_Directions_:
Gather every line below that contains the string "right". Case counts.

_Data for processing_:
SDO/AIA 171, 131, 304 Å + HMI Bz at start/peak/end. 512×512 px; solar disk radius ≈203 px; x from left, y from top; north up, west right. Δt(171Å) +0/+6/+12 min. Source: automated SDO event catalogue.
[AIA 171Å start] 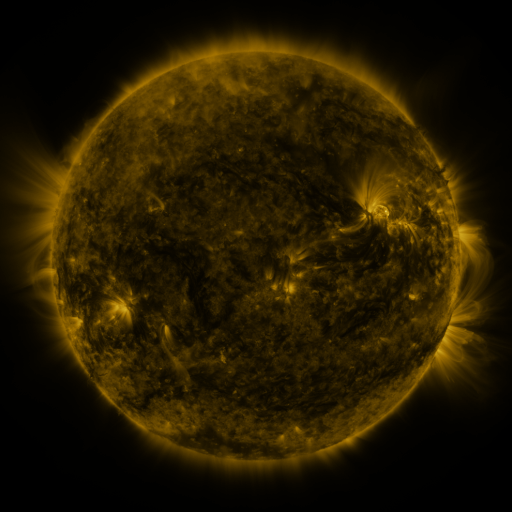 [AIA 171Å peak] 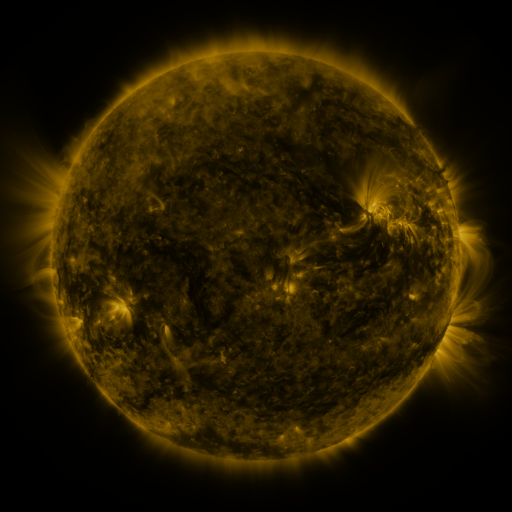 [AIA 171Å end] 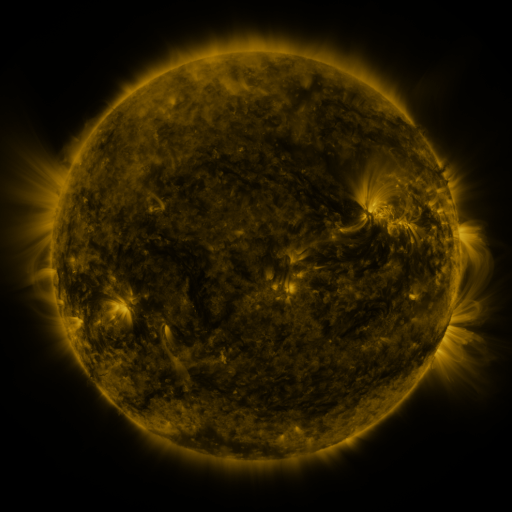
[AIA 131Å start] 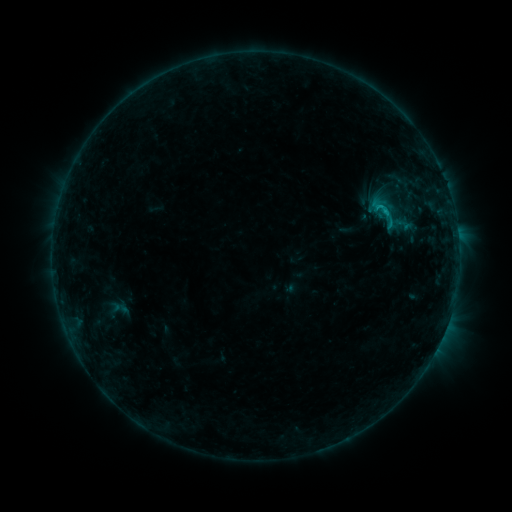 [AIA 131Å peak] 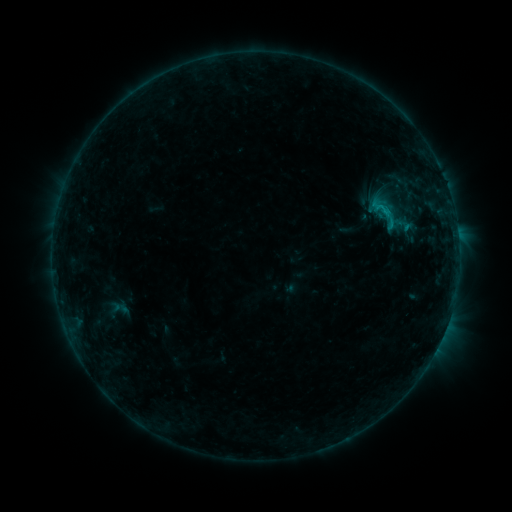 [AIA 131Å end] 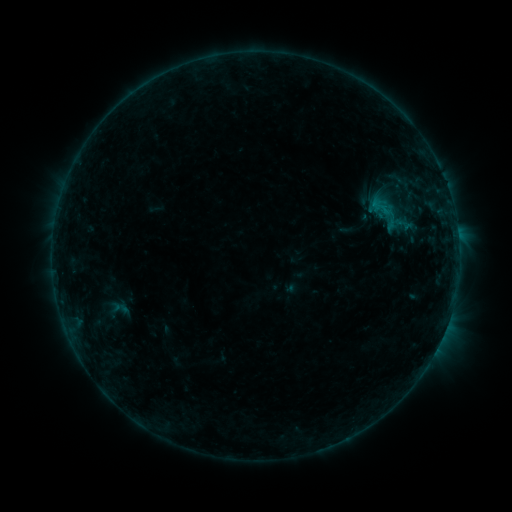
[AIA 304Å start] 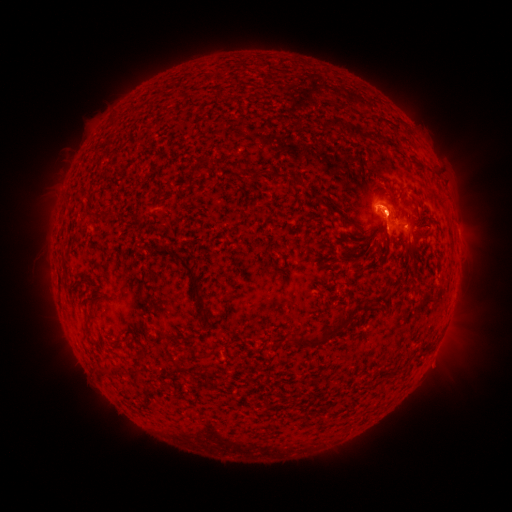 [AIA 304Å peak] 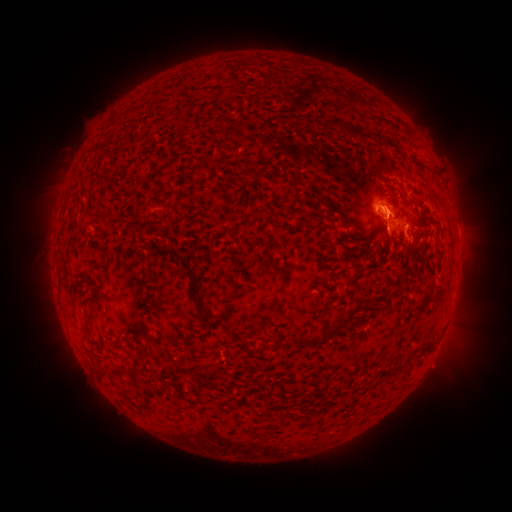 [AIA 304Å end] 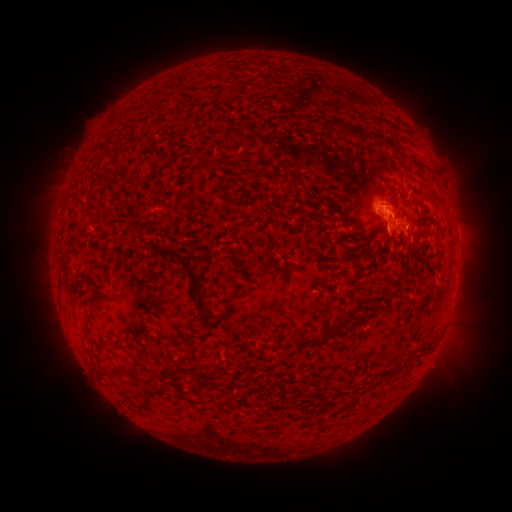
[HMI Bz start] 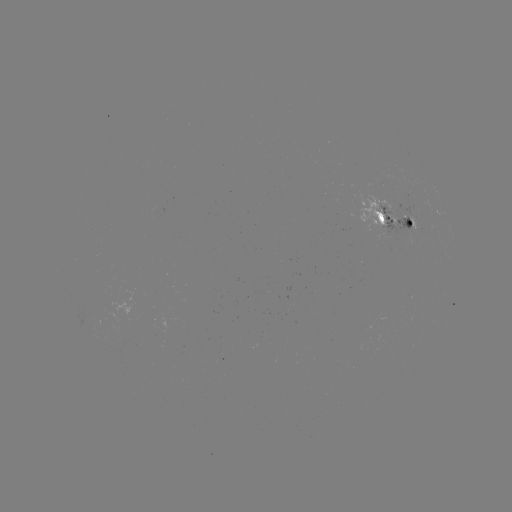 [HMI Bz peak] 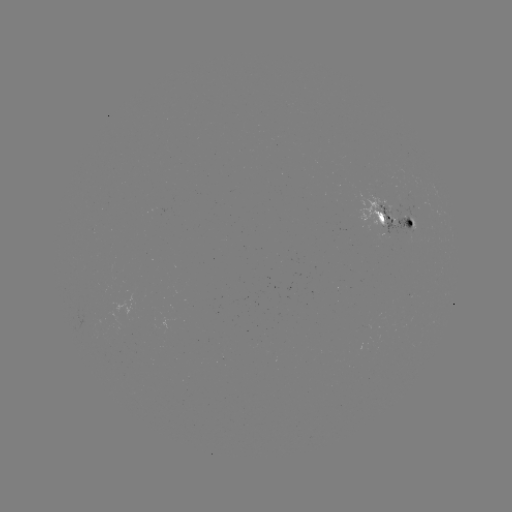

_The response_:
SDO/AIA 171, 131, 304 Å + HMI Bz at start/peak/end. 512×512 px; solar disk radius ≈203 px; x from left, y from top; north up, west right. Δt(171Å) +0/+6/+12 min. Source: automated SDO event catalogue.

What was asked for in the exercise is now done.